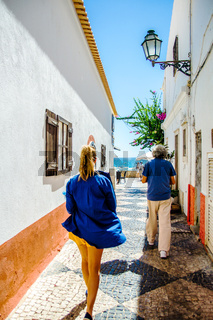 Woman in blue shirt walking on the narrow streets of Albufeira, Portugal.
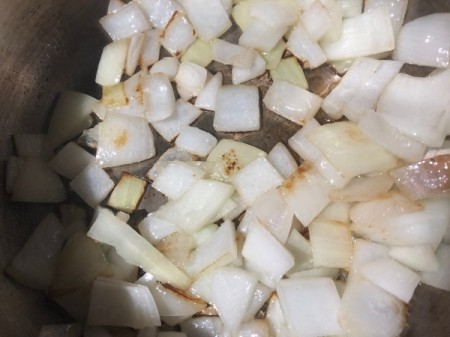 sauteing chopped onions in pan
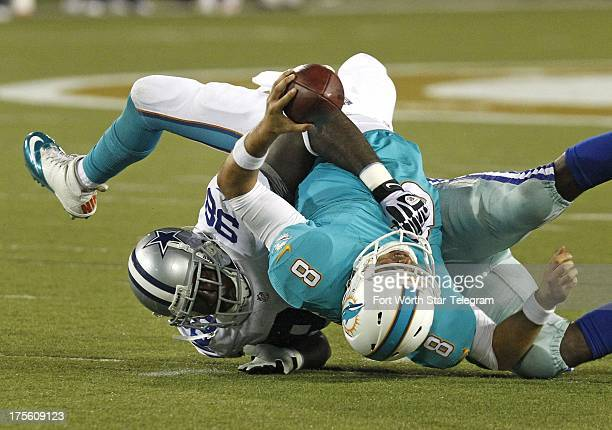 Dallas Cowboys defensive end George Selvie sacks Miami Dolphins quarterback Matt Moore for a nine yard loss in the second quarter of the Hall of Fame...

*Requirement*: Give the data again exactly. Keep the images out.

*Problem solution*:
 Woman in blue shirt walking on the narrow streets of Albufeira, Portugal.
 sauteing chopped onions in pan
 Dallas Cowboys defensive end George Selvie sacks Miami Dolphins quarterback Matt Moore for a nine yard loss in the second quarter of the Hall of Fame...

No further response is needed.